**Written problem**
Print exactly the lines from the one containing "From the photo, is" through the last line of the listing, both included.
+ + + + +
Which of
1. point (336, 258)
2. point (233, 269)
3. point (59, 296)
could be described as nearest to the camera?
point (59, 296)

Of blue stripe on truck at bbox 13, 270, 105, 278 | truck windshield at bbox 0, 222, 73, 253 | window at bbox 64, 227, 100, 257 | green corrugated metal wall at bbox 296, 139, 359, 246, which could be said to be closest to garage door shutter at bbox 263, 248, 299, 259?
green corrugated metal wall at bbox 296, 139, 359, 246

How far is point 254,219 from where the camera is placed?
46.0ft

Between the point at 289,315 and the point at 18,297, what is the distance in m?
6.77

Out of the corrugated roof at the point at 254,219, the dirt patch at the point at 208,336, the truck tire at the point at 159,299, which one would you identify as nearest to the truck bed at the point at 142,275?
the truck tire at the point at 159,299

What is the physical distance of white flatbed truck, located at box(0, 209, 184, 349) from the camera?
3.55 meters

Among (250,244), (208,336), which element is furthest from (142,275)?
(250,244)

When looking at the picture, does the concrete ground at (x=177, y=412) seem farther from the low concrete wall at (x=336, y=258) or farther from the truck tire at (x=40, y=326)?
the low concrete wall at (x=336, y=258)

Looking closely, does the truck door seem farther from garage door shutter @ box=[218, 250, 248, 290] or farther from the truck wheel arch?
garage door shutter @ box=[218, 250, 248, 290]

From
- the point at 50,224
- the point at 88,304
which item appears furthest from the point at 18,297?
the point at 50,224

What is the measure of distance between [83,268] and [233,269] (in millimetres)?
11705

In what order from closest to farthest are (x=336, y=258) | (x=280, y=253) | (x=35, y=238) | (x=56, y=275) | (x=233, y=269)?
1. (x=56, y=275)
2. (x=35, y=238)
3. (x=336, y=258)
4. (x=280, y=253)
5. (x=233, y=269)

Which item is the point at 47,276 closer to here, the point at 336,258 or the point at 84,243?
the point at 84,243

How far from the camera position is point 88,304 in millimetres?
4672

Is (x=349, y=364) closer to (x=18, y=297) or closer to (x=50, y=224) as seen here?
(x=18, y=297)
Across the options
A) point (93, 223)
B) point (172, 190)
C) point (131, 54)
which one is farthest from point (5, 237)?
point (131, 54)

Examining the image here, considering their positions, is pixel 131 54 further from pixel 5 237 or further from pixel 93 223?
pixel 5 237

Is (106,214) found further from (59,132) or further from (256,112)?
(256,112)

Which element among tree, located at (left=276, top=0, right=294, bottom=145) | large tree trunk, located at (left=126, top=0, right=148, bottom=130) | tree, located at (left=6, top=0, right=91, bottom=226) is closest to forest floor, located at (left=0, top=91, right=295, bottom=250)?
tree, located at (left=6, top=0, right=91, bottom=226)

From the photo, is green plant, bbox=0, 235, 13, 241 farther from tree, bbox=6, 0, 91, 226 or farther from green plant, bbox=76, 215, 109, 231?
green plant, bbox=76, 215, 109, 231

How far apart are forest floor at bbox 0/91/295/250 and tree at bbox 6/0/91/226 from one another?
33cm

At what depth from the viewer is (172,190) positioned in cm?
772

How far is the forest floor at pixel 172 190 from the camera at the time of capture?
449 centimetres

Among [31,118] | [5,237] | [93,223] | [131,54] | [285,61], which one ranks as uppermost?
+ + + + +
**Answer to the task**
From the photo, is green plant, bbox=0, 235, 13, 241 farther from tree, bbox=6, 0, 91, 226 or farther from green plant, bbox=76, 215, 109, 231?
green plant, bbox=76, 215, 109, 231

How far apart are forest floor at bbox 0/91/295/250 and tree at bbox 6/0/91/226 from one another?
33cm

At what depth from the viewer is (172,190) positioned in cm?
772

How far is the forest floor at pixel 172 190 from the camera at the time of capture?
449 centimetres

Among [31,118] | [5,237] | [93,223] | [131,54] | [285,61], which one ranks as uppermost?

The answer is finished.